● **What you will do**
A complete answer includes every line below with the word "Icolm".

● **Material for the task**

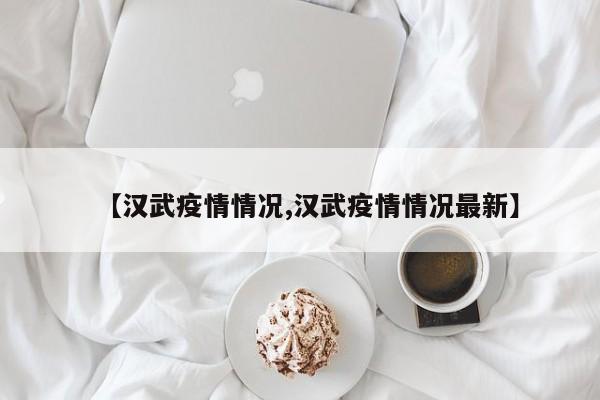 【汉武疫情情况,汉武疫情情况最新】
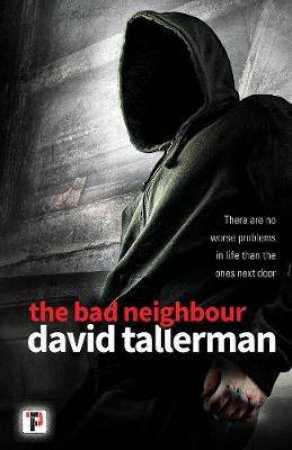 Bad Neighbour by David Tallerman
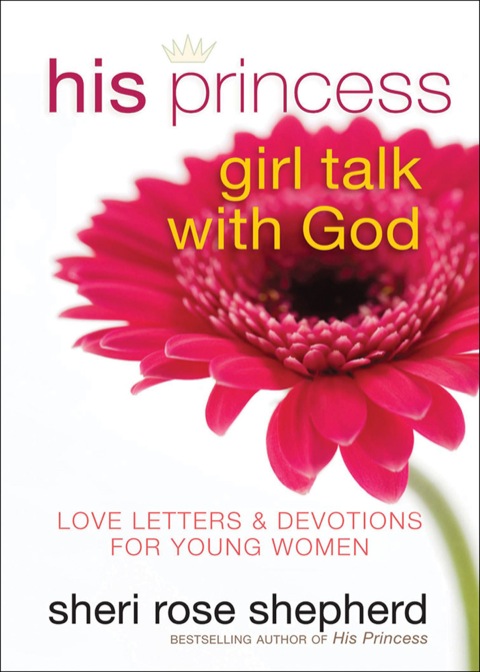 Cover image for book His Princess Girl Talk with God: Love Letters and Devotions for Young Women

* * *

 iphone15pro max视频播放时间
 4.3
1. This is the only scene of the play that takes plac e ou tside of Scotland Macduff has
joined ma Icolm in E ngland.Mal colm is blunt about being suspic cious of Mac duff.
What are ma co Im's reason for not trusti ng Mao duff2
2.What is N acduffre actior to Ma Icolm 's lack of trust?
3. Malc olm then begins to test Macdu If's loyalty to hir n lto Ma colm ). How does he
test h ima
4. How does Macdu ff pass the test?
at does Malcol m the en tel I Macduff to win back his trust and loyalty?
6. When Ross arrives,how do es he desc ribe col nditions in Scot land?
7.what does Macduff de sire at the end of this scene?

...

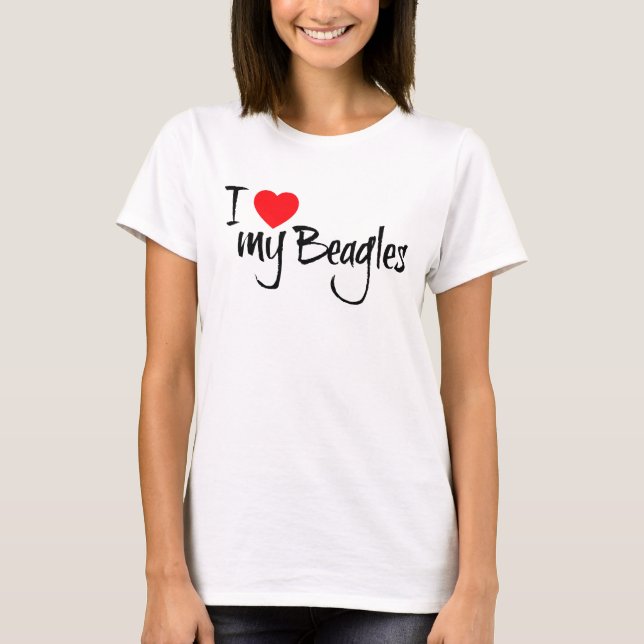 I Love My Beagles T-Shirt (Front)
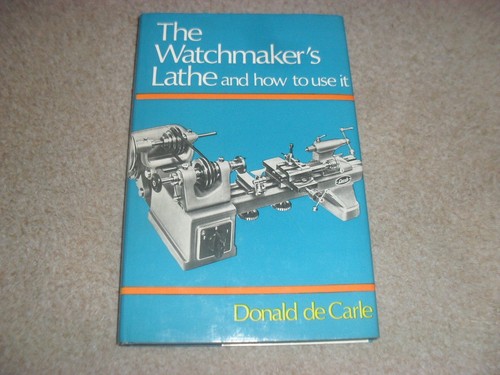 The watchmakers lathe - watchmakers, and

● **Response box**
joined ma Icolm in E ngland.Mal colm is blunt about being suspic cious of Mac duff.
2.What is N acduffre actior to Ma Icolm 's lack of trust?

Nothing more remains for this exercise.